Ahhh…fall.  Of all the seasons, autumn is probably my favorite.  The cool crisp air is refreshing, the leaves are turning vibrant colors, and it is time for warm, comforting bowls of soup.

To kick off the season, I decided to make spicy miso ramen.  Making great ramen is truly a labor of love, but it is well worth it if you are craving some lip-smacking, flavorful ramen broth.  It does take a lot of time to make, but much of it is spent just “checking on” the broth and quickly skimming the scum off the surface.

After much research and numerous trials and failures, I’ve found that the ramen recipes involving slow-simmering of pork neck bones yield the best result.  Buy the fattiest pork neck bones with a lot of marrow for the richest broth. By slow-simmering pork bones for six to seven hours (yes, that’s right), you’re rewarded with this delicious savory broth that mimics that of restaurants.

Usually, I make the ramen broth over the stove, regularly checking on the broth, adding more water as needed to replenish the water that has evaporated.  I also regularly skim the surface of the broth, move the neck bones around, and check on the taste about every hour or two.
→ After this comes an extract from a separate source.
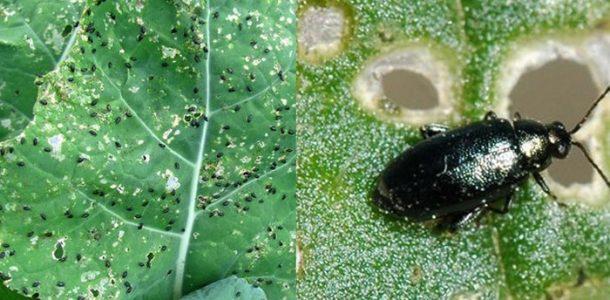 вредители капусты открытом грунте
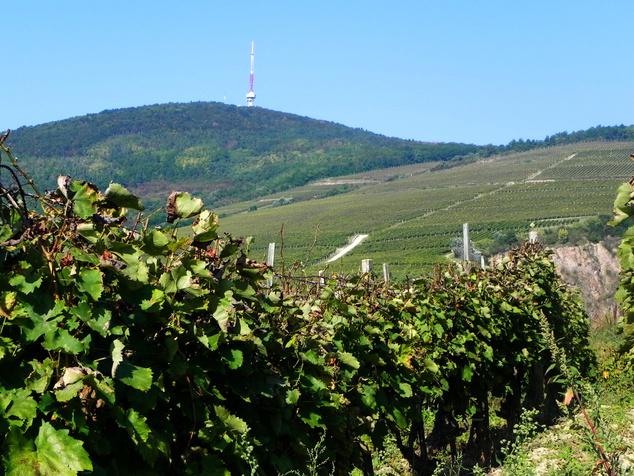 Kopasz-hegy, Tokaji történelmi borvidék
However, this last time, I decided to experiment with the slow cooker.  I cooked the broth in there for about six and a half hours.  While the resulting broth was beautifully clear and clean, it didn’t have the depth or richness that I was looking for.  Next time, I’ll go back to my old way of making ramen broth; that is the method I outline below.
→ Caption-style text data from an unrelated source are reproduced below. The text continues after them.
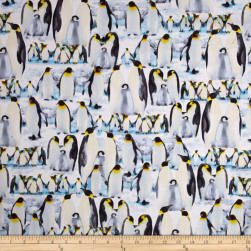 Kanvas The Great North Wilderness Penguin Parade Ice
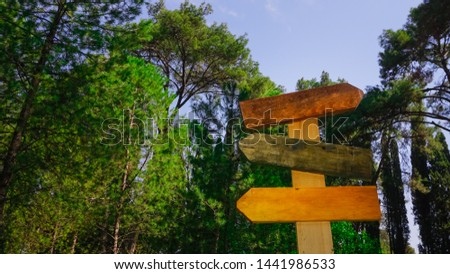 Empty signboards isolated on nature background. Colorful wooden signs. #1441986533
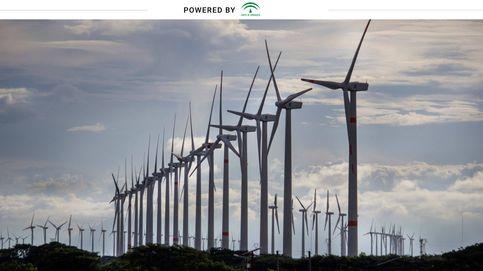 Andalucía quiere convertirse en un referente de la lucha contra el cambio climático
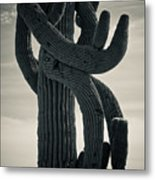 Saguaro Cactus Armed And Twisted Metal Print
Little Bear’s Spicy Miso Ramen

2 lbs pork neck bones
10 c water, to start (you can add more later, per your preference)
1 large onion, sliced
5 generous T white miso paste
3 t dashi powder
Dash of soy sauce
3-4 t chili oil
1 T vegetable oil
1 1/2 lbs pork belly, fat trimmed off if desired
2 heads baby bok choy, leaves separated from the base
1 pkg fresh ramen noodles (enough for 6-8 people)
Fish cake, sliced (I used kamaboko–pink shell with white center, and naruto–white with pink swirl)
4 eggs, hard-boiled and sliced in half lengthwise
2 stalks green onions, diced, for garnish

**The pork neck bones need to simmer for 6-7 hours prior to adding other ingredients, so plan accordingly.**

Pre-boiling the bones:

Fill a small pot with water about three-fourths of the way up and bring to a boil over high heat.  Once the water is boiling, add the pork neck bones.  Boil hard for about 7-10 minutes.  You’ll see brownish scum and other impurities rise to the surface.  You’ll be glad you didn’t skip this step.
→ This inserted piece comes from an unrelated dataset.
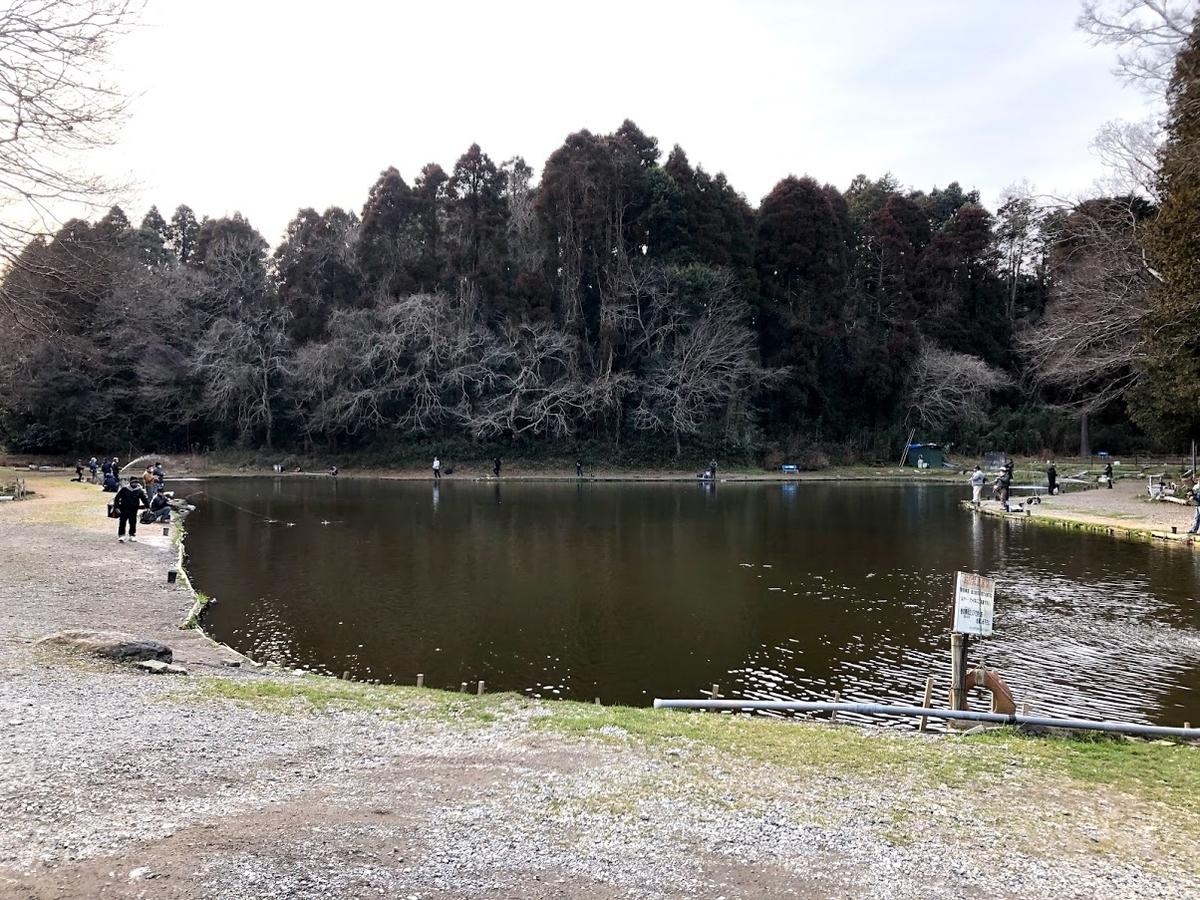 f:id:fumitaka-siro:20210212124949j:plain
Once done, remove the neck bones from the pot and rinse well with cool water.  Set aside.

Making the ramen broth:

In a large pot, over medium-high heat, add 10 cups of water and the neck bones.  Bring to a boil, then reduce to a simmer over low heat.  Simmer for 6-7 hours.  Every hour or so, skim any extra scum off the surface and add more water as needed to replace that which was lost.

Once  7 hours are up, remove the pork bones from the pot and discard.  Skim the broth again for any remaining impurities.  You can also strain the broth through a cheesecloth if you like, but I opt not to do this for fear of scalding myself.

Now add the miso paste, 1 tablespoon at a time, stirring to dissolve the miso.  Add the thinly sliced onion, dashi powder, a dash of soy sauce, and the chili oil.  Stir well.

In a small frying pan, heat vegetable oil over medium heat.  Sear the slices of pork belly on all sides, then add to the ramen broth.  Using approximately 1/4 cup of water, deglaze the pan and add this to the broth as well to get every last bit of flavor.

Add the bok choy leaves and simmer for an additional 5-10 minutes.

Making the ramen noodles:

Meanwhile, bring a small pot of water to a boil.  Add the desired amount of fresh ramen noodles to the boiling water.  Salt lightly and cook per package instructions (usually no longer than 2-3 minutes for al dente noodles).  Do not overcook!!  Noodles should be chewy and have a firm texture.

Putting it all together:

Prepare individual ramen bowls (or large soup bowls).  Place cooked noodles in the center of the bowl, arranging several fish cake slices, an egg half, and green onions on top.  Ladle the ramen broth on top of the noodles.  Add some bok choy and pork belly to each bowl.  Serve immediately.


Serves 6-8.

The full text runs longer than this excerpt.